Atkins and Cranfield Uni partner to tackle cyber security challenges
Atkins and Cranfield University have announced a collaboration to create a new cyber research area that will help to protect manufacturing businesses and critical national infrastructure organisations from the danger of cyber attack.
A new professorial chair in Cyber-Secure Engineering Systems and Processes at the university will be funded by Atkins. Leading a new research area within the Manufacturing Informatics Centre, the role will focus on developing an understanding of, and responses to, digitally-based threats. The centre will address the challenges associated with cyber threats to increasingly connected and complex engineering systems and processes, by creating innovative engineering solutions which protect both systems and knowledge, in multiple manufacturing sectors.
Professor Rajkumar Roy, Director of Manufacturing at Cranfield, said: “Modern complex engineering systems can sometimes be less secure than traditional ones, and cyber threats are a major and growing challenge.
“We aim to develop the next generation of manufacturing engineers and managers who are able to protect manufacturing systems and machines from cyber threats.

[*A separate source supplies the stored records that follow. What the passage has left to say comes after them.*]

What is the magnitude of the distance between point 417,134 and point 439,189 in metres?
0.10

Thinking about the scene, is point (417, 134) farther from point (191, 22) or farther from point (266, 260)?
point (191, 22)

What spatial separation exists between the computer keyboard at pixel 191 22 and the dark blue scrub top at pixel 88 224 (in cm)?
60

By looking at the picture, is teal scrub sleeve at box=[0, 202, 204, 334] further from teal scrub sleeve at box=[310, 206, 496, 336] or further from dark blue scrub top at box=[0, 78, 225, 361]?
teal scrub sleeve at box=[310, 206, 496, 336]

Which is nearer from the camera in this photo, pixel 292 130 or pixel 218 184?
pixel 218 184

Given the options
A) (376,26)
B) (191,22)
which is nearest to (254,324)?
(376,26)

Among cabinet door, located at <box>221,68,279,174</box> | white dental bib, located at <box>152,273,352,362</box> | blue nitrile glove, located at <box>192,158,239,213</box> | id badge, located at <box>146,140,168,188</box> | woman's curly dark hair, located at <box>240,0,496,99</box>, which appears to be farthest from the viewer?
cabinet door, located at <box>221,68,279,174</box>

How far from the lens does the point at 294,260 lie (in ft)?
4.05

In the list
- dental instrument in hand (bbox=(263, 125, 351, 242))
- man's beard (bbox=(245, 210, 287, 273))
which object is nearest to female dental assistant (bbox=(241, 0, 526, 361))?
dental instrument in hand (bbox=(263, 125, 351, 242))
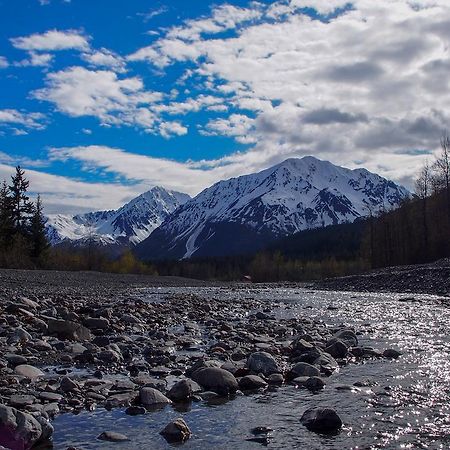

Cyber-secure ‘Internet of Things’ technology development will have a major impact on implementing Industry 4.0, which uses the internet to connect ‘Smart Factories’ with their supply chains, across a number of sectors.”
“The introduction of this new chair and our new MSc in Cyber-Secure Manufacturing will provide an opportunity to serve our industry needs in the UK and to influence the design of next generation engineering systems.”
Russell Cameron, Technology Director at Atkins, said: “We are excited by this opportunity to partner with Cranfield to bring their leading academic cyber research and resources together with our own design, engineering and cyber capabilities and experience. I have no doubt that this partnership will help our critical national infrastructure and manufacturing clients meet the increasingly complex challenges they face in improving their cyber resilience.”